(SOURCE MATERIAL begins)

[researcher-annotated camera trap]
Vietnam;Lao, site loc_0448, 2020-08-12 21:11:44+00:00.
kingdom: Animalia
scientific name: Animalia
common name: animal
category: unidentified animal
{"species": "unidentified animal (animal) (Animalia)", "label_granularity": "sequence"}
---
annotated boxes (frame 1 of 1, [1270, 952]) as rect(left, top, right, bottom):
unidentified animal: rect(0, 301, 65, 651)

(SOURCE MATERIAL ends)

**EXERCISE OBJECTIVE:** Give every entry again, exactly as it reads.

**TASK RESPONSE:**
[researcher-annotated camera trap]
Vietnam;Lao, site loc_0448, 2020-08-12 21:11:44+00:00.
kingdom: Animalia
scientific name: Animalia
common name: animal
category: unidentified animal
{"species": "unidentified animal (animal) (Animalia)", "label_granularity": "sequence"}
---
annotated boxes (frame 1 of 1, [1270, 952]) as rect(left, top, right, bottom):
unidentified animal: rect(0, 301, 65, 651)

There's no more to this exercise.